Walau umurnya tidak muda lagi kakek Seokjin tetap ingat gerakkan bela diri yang pernah ia ikuti dulu, daya ingat kakek Seokjin masih seperti muda dulu walaupun keriput dan uban kakek Seokjin tak pernah mempraktekkan gaya bela dirinya pada cucunya yang selalu minta dilatih bela diri takut encok bersarang pada pinggangnya kambuh. Hidup kakek Seokjin berjalan manis 10 tahun ini bersama anak dan cucunya mungkin tidak untuk hari ini.

Diruang tengah keluarga Kim, kakek Seokjin mendengar percecokkan antara anak dan menantunya tentang dirinya untuk dikirimkan ke panti jompo. Apa ia merepotkan untuk mereka? Apa mereka tak membutuhkan dirinya dirumah ini? Apa mereka membencinya? Pertanyaan – pertanyaan itu terus menglayang diotaknya beberapa hari ini. Tapi kakek Seokjin tidak mau tinggal dipanti jompo, ia masih ingin bermain dengan cucunya yang lucu – lucu itu, berjalan – jalan ditaman bersama teman – temannya dan lain sebagainya.

Kakek Seokjin berjalan menjauh dari rumahnya tanpa diketahui oleh anak dan menantunya. Ia sedih mendengar pertengkaran mereka karenanya. Malam semakin larut didaerah jalan raya Gwacheon, kakek Seokjin terus berjalan tanpa tahu arah kemana ia pergi sampai pada sebuah studio foto yang tak sengaja ia lihat diseberang jalan.

Kakek Seokjin mendekat pada studio foto itu. Bisa ia lihat disana foto – foto masih tercetak hitam putih sama seperti foto pada jamannya dulu. Tak berapa lama ia melihat – lihat keluarlah seorang nenek menawari jasa foto pada kakek Seokjin.

"Kau mau aku foto sama seperti itu?" senyum terpatri pada wajah renta sang nenek. Kakek Seokjin membalas tersenyum lalu mengangguk.

"Ayo masuk." Ajak sang nenek, kakek Seokjin melangkah mengikuti nenek itu masuk kedalam studio foto.
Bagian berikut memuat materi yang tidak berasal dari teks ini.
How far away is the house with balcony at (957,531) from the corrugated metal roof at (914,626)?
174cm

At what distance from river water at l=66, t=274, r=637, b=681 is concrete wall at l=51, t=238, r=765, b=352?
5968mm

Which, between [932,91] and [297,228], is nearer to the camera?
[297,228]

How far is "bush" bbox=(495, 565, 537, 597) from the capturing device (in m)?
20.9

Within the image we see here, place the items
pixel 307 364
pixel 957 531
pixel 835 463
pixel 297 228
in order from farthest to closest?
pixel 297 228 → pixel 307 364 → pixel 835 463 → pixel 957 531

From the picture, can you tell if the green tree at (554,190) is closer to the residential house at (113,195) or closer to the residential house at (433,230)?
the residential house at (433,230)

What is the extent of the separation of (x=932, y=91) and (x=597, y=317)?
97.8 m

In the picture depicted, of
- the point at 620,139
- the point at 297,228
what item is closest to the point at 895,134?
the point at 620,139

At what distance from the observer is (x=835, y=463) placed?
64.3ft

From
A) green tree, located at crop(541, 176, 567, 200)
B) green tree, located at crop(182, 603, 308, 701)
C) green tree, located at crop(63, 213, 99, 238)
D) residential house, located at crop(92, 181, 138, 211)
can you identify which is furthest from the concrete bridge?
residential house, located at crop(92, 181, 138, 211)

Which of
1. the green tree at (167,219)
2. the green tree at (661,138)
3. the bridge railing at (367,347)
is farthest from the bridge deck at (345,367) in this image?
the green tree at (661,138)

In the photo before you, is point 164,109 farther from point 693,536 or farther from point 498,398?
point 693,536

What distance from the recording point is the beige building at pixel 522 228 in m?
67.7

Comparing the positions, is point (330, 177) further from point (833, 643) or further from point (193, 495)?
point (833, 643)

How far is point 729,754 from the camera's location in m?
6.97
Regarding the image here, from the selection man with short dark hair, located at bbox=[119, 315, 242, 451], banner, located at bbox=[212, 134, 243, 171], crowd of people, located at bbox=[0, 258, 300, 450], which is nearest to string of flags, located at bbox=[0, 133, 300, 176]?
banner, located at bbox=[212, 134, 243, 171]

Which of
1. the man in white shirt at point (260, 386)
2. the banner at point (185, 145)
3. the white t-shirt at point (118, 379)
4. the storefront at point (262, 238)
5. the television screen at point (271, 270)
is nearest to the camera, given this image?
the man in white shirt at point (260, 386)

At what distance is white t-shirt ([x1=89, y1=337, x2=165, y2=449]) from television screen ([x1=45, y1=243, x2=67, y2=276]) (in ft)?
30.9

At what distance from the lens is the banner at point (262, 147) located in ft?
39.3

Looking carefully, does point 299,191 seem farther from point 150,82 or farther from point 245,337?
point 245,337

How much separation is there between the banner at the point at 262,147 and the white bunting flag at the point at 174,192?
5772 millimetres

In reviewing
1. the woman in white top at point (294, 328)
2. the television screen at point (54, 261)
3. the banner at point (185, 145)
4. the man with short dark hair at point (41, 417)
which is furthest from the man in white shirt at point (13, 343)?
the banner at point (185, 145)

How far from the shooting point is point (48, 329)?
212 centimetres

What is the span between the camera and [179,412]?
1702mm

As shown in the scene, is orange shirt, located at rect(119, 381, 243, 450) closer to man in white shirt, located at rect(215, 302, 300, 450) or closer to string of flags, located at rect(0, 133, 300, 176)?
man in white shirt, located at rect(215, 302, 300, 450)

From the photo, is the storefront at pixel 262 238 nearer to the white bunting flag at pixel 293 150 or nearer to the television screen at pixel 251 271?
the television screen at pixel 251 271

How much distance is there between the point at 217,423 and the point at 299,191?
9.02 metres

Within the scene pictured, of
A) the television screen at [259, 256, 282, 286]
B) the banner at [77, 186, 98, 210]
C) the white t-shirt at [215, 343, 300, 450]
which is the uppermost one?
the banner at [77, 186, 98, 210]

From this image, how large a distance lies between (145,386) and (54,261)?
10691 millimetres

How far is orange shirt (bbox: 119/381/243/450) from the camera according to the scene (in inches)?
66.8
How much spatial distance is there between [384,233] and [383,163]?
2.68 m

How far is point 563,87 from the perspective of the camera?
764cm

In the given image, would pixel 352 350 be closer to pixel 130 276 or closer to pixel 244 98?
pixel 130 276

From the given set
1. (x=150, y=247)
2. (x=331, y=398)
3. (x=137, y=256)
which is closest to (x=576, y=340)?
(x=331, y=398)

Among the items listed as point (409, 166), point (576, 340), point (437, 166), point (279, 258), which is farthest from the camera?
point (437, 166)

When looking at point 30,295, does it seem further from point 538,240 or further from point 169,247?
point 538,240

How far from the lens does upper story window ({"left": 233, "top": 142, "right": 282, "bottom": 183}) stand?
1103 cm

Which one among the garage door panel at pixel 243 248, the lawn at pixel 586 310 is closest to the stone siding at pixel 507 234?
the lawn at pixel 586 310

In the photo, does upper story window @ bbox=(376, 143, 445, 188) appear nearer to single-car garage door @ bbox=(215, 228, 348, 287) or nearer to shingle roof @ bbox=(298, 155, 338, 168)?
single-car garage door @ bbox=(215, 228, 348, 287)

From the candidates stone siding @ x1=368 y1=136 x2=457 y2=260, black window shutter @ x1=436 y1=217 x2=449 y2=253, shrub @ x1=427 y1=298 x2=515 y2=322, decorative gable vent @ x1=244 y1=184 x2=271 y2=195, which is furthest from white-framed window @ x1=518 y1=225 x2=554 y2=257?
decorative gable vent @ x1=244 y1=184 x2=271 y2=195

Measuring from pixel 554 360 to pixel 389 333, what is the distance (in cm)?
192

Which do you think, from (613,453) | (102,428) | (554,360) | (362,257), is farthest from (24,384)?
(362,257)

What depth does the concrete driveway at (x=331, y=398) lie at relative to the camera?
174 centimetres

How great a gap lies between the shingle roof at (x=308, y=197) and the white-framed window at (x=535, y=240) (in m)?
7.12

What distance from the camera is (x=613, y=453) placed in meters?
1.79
Ternyata bukan hanya foto – foto kuno yang terpajang dikaca depan toko tetapi dalam studio juga banyak sekali alat – alat foto kuno seperti kamera kuno pada jamannya dulu.

"Duduklah disana." Sang nenek menujuk pada kursi yang dibelakangnya jam antic besar sebagai backgroundnya.
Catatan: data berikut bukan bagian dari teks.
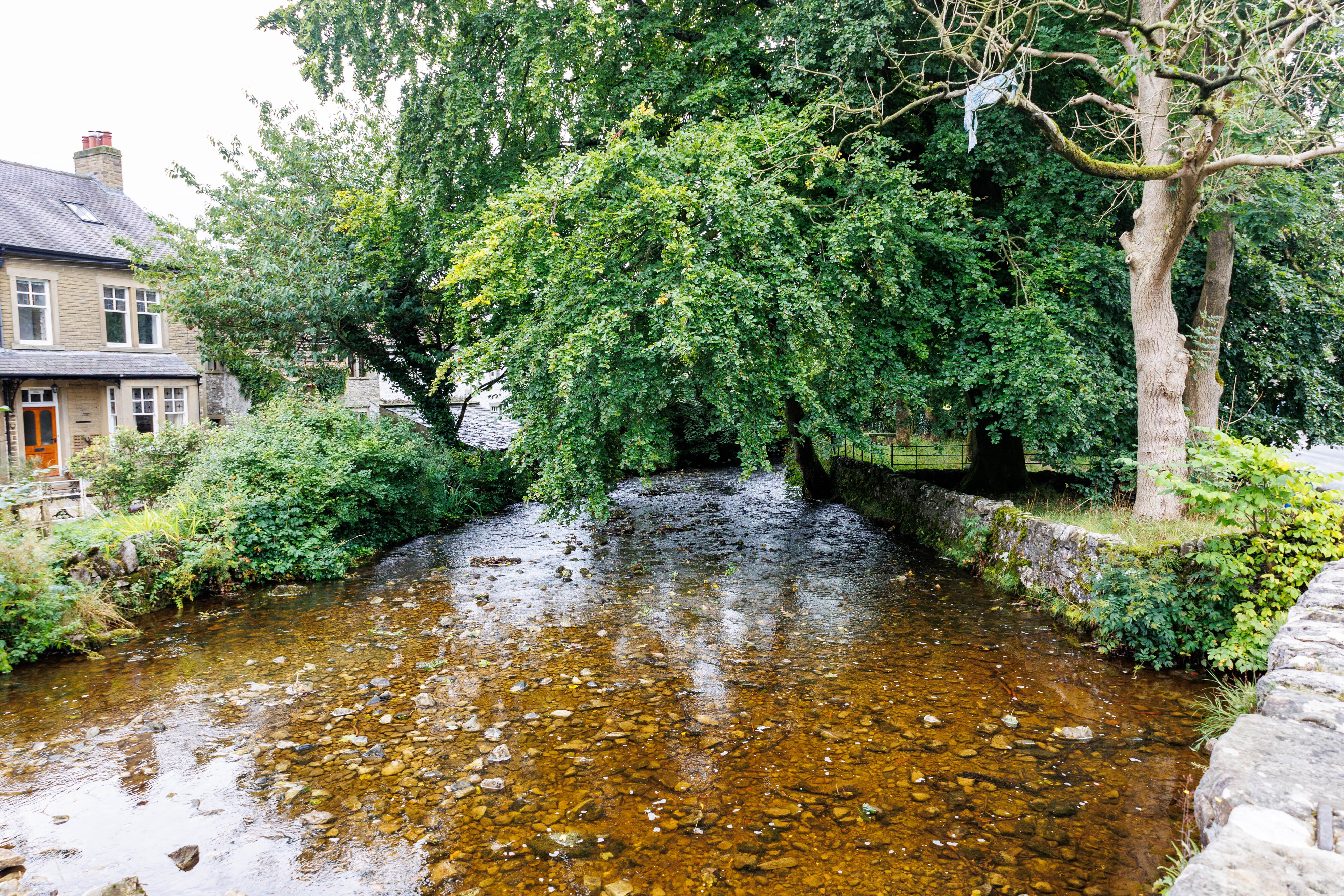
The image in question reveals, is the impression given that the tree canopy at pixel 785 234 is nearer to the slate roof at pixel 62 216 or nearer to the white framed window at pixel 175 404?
the slate roof at pixel 62 216

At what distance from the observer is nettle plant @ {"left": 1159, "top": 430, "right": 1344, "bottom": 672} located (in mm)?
6262

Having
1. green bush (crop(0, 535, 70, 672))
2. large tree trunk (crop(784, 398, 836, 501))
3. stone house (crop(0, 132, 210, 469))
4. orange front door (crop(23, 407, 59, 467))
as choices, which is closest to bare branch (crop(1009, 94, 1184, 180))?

"Tolong buat sebagus mungkin, foto ini mungkin akan menjadi foto untuk kematianku nanti." Sang nenek tersenyum bisa dilihatnya kesedihan diwajah penuh keriput itu. Sang nenek tak menanggapi banyak hanya tersenyum dan mengangguk saja.
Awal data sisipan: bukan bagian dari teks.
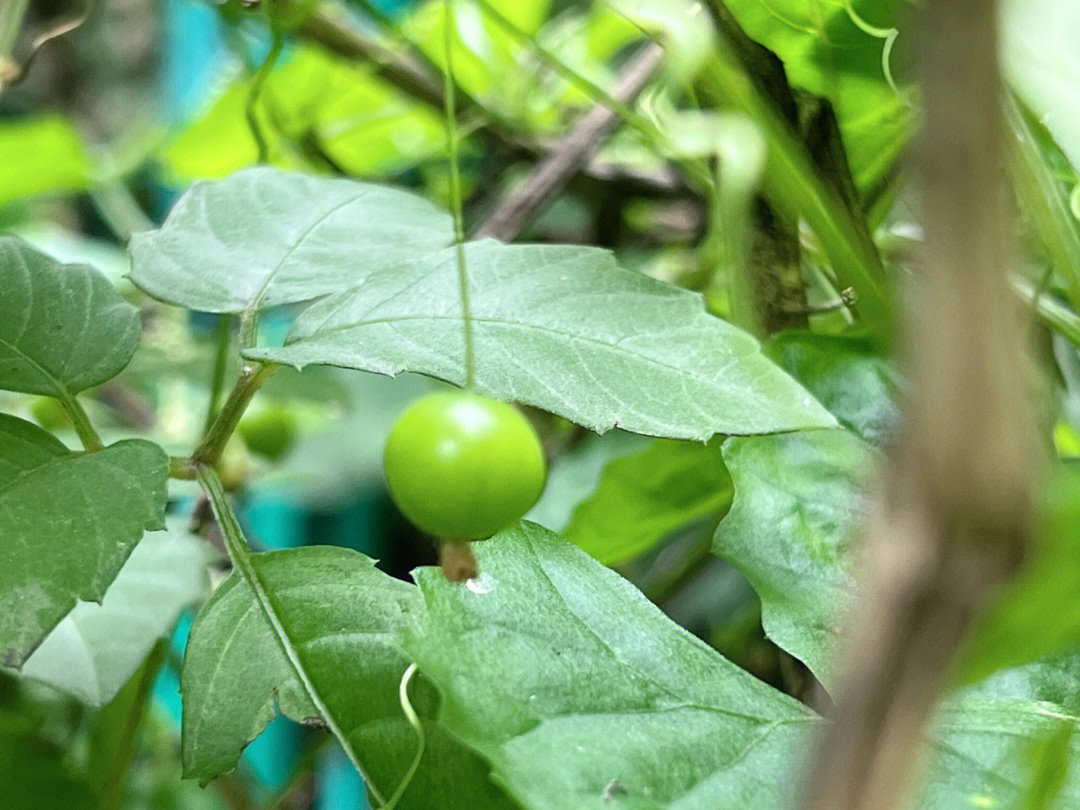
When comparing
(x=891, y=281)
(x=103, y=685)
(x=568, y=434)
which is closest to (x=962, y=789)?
(x=891, y=281)

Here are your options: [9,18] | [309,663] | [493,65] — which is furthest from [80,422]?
[493,65]

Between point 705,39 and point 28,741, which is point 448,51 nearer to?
point 705,39

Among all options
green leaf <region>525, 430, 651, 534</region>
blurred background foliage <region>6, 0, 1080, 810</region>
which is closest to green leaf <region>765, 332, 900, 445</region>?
blurred background foliage <region>6, 0, 1080, 810</region>

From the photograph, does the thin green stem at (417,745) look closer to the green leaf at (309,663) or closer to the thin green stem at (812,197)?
the green leaf at (309,663)

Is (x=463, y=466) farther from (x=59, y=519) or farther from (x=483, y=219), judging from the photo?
(x=483, y=219)

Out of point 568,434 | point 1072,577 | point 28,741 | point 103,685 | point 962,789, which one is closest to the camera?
point 1072,577

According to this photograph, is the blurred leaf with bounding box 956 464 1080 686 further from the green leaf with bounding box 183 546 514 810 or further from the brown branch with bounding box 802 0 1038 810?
the green leaf with bounding box 183 546 514 810
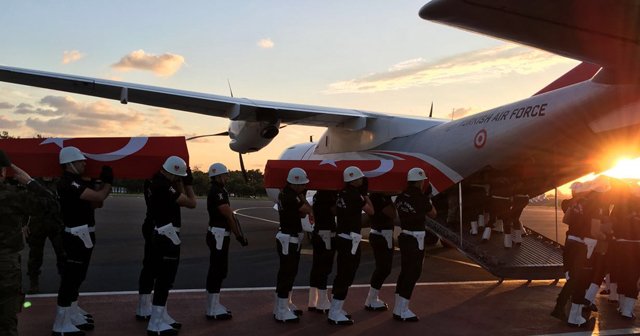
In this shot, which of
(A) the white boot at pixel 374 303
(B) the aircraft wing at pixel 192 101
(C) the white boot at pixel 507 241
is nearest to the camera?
(A) the white boot at pixel 374 303

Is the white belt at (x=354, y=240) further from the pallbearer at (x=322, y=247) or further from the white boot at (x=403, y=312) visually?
the white boot at (x=403, y=312)

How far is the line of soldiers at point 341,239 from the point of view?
693cm

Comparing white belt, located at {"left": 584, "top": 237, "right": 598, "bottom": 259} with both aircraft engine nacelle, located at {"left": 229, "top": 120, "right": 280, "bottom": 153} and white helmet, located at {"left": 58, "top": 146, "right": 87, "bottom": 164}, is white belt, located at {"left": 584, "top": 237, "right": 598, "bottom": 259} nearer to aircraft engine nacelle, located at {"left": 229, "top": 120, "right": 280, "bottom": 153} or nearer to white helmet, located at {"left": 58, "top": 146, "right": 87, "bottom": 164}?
white helmet, located at {"left": 58, "top": 146, "right": 87, "bottom": 164}

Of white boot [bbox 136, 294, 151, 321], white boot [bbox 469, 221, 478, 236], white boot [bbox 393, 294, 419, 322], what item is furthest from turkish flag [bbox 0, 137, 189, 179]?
white boot [bbox 469, 221, 478, 236]

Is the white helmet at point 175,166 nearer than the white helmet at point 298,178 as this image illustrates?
Yes

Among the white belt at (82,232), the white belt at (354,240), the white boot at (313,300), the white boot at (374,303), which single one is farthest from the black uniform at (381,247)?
the white belt at (82,232)

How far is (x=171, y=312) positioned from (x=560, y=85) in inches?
349

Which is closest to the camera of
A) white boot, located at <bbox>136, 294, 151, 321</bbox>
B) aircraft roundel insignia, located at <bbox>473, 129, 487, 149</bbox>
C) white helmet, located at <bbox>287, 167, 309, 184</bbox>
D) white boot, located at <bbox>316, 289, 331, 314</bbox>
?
white boot, located at <bbox>136, 294, 151, 321</bbox>

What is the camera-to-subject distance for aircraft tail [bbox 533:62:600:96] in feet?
32.2

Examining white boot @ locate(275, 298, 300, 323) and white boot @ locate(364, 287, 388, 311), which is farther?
white boot @ locate(364, 287, 388, 311)

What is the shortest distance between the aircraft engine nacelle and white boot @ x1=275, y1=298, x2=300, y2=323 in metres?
→ 8.62

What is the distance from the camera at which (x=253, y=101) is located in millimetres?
14516

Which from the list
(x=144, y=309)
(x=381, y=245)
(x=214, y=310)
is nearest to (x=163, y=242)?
(x=144, y=309)

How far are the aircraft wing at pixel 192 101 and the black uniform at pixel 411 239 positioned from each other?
26.1ft
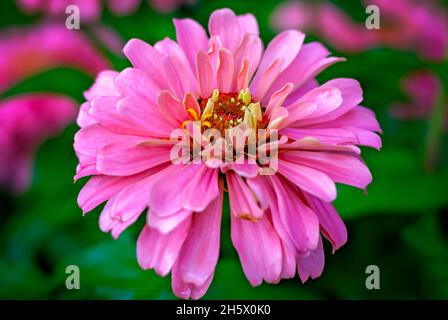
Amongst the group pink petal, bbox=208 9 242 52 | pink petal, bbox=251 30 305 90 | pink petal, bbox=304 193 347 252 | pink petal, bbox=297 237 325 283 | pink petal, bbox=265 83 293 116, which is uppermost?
pink petal, bbox=208 9 242 52

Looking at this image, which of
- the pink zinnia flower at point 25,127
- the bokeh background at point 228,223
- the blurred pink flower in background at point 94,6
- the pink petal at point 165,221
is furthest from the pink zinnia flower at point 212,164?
the pink zinnia flower at point 25,127

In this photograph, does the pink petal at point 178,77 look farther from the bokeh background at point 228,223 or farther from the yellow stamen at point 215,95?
the bokeh background at point 228,223

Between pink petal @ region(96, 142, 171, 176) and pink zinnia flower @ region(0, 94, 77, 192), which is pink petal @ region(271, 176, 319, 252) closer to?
pink petal @ region(96, 142, 171, 176)

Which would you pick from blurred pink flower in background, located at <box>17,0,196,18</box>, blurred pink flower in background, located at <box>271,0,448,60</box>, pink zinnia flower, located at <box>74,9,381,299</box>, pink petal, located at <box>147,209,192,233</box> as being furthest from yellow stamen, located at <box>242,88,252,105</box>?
blurred pink flower in background, located at <box>271,0,448,60</box>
Diarahkannya kamera kuno itu pada objek kakek Seokjin dihadapannya dan cahaya dari kamera itu menyala terang bertanda tengah mengambil foto berlangsung.

.

.

Suitan – suitan tak berhenti ketika seseorang berjalan dengan santai dijalan penuh manusia yang berlalu lalang dikawasan pusat perbelanjaan Gwacheon. Suitan demi suitan itu tak berhenti yang sepertinya ditujukan pada seseorang itu dan seseorang itu mulai terganggu karenanya. Kekesalannya semakin bertambah kala beberapa orang namja menghampirinya dengan penuh goda.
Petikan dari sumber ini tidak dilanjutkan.